Goal of the exercise:
Type the records that follow again exactly as written, but drop the pictures.
•••••
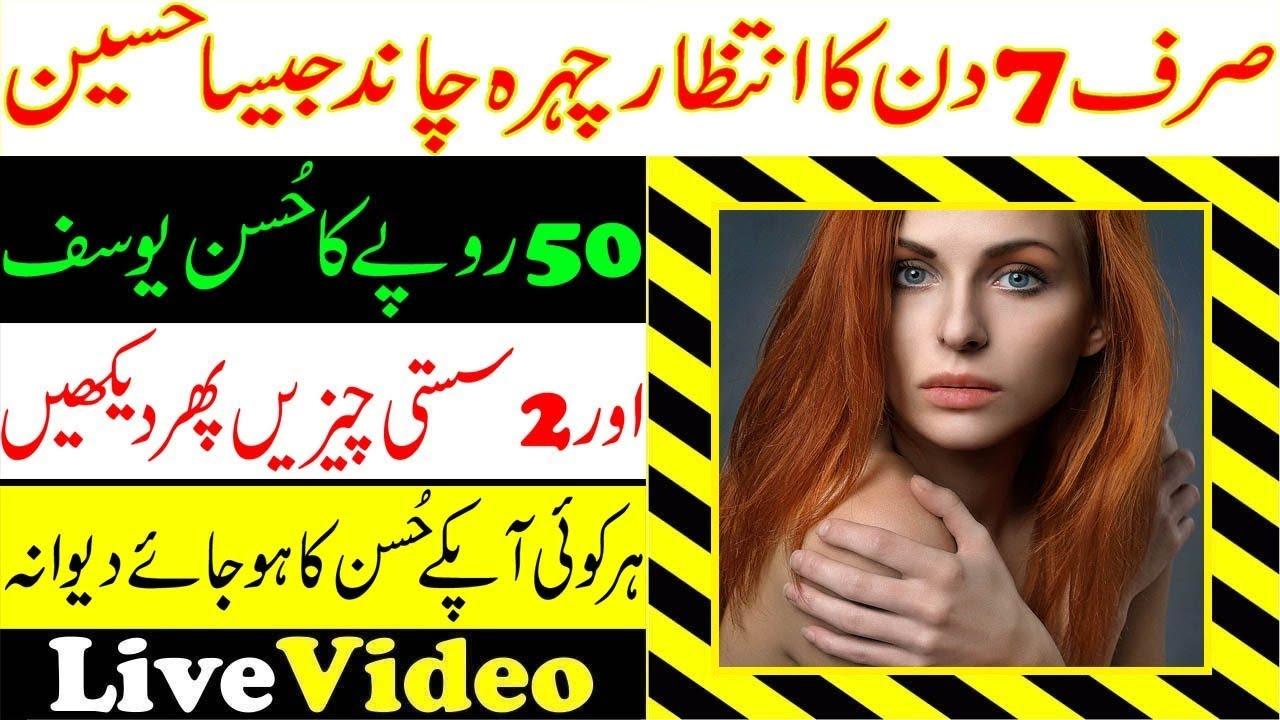 Husn-e-Yousuf Powder For Skin Whitening  Husn-e-Yousuf Se Rang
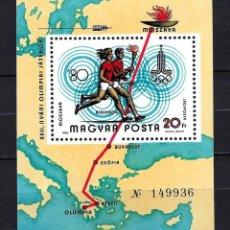 Timbres: 1980 HUNGRÍA MICHEL HB 142 YVERT HOJA BLOQUE 147 JUEGOS OLÍMPICOS MOSCÚ '80 MNH** NUEVO. Lote 242847450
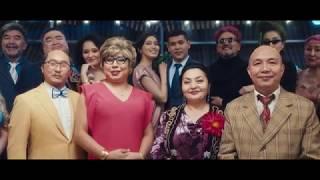 Кудалар - Официальный трейлер 1080p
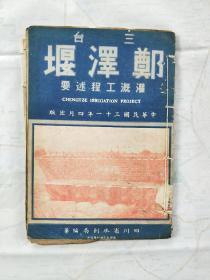 三台郑泽堰 灌溉工程述要 绵阳 龙西渠灌溉工程述要  民国三十一年 (2本合售)
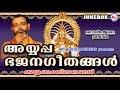 പ്രശാന്ത് വർമ്മയുടെ മനോഹരമായ അയ്യപ്പഭജനഗീതങ്ങൾ | Hindu Devotional Songs | Ayyappa Bhajanageethangal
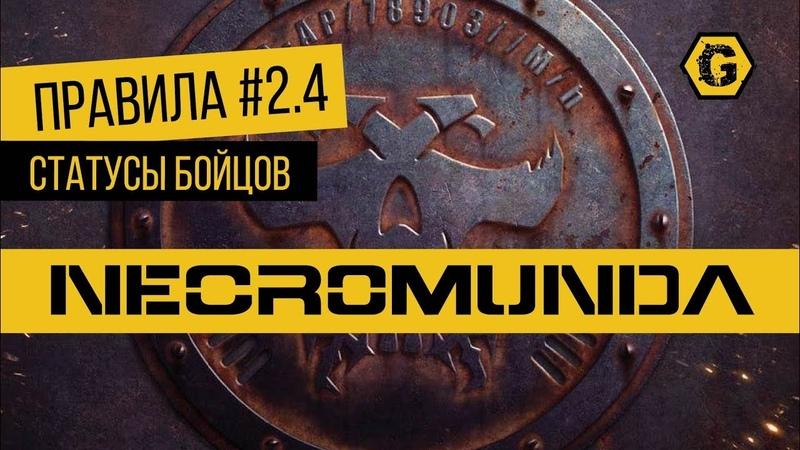 Necromunda Underhive Правила Часть 2 4 Статусы бойцов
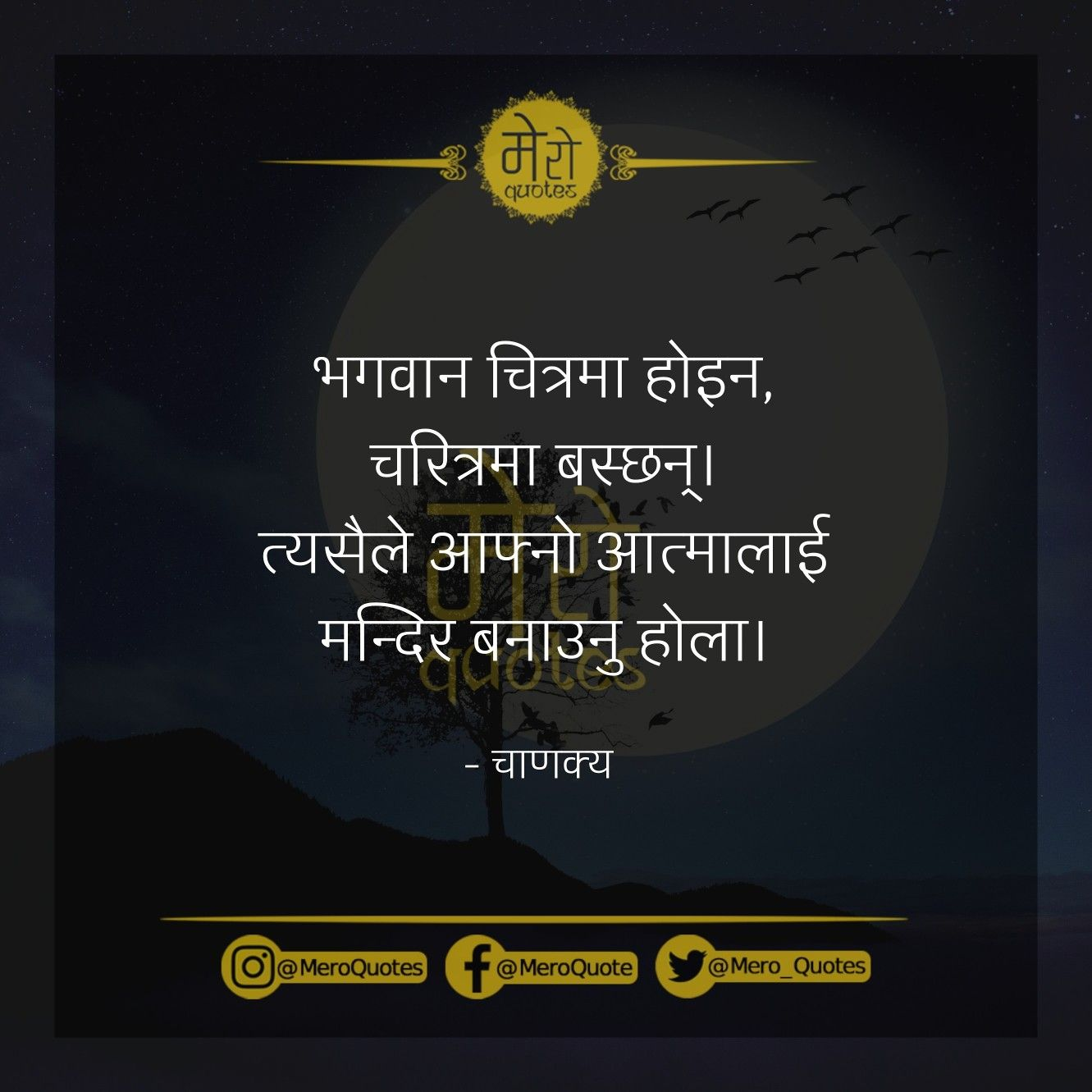 Nepali Quote By Chanakya Nepali Love Quotes Life Quotes Me Quotes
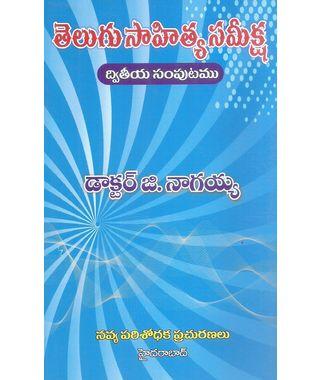 Telugu Sahitya Samiksha- 1, 2
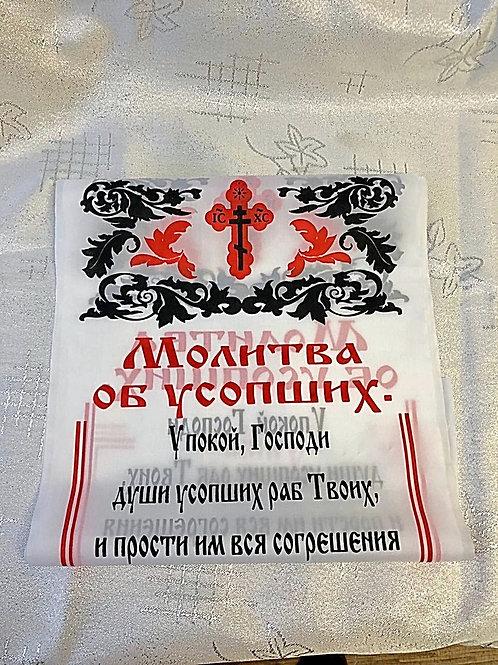 Рушник ритуальный фото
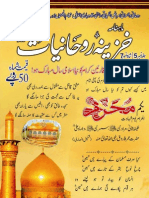 Monthly Khazina-e-Ruhaniyaat Nov'2014 (Vol 5, Issue 7)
•••••
Worked solution:
 Husn-e-Yousuf Powder For Skin Whitening  Husn-e-Yousuf Se Rang
 Timbres: 1980 HUNGRÍA MICHEL HB 142 YVERT HOJA BLOQUE 147 JUEGOS OLÍMPICOS MOSCÚ '80 MNH** NUEVO. Lote 242847450
 Кудалар - Официальный трейлер 1080p
 三台郑泽堰 灌溉工程述要 绵阳 龙西渠灌溉工程述要  民国三十一年 (2本合售)
 പ്രശാന്ത് വർമ്മയുടെ മനോഹരമായ അയ്യപ്പഭജനഗീതങ്ങൾ | Hindu Devotional Songs | Ayyappa Bhajanageethangal
 Necromunda Underhive Правила Часть 2 4 Статусы бойцов
 Nepali Quote By Chanakya Nepali Love Quotes Life Quotes Me Quotes
 Telugu Sahitya Samiksha- 1, 2
 Рушник ритуальный фото
 Monthly Khazina-e-Ruhaniyaat Nov'2014 (Vol 5, Issue 7)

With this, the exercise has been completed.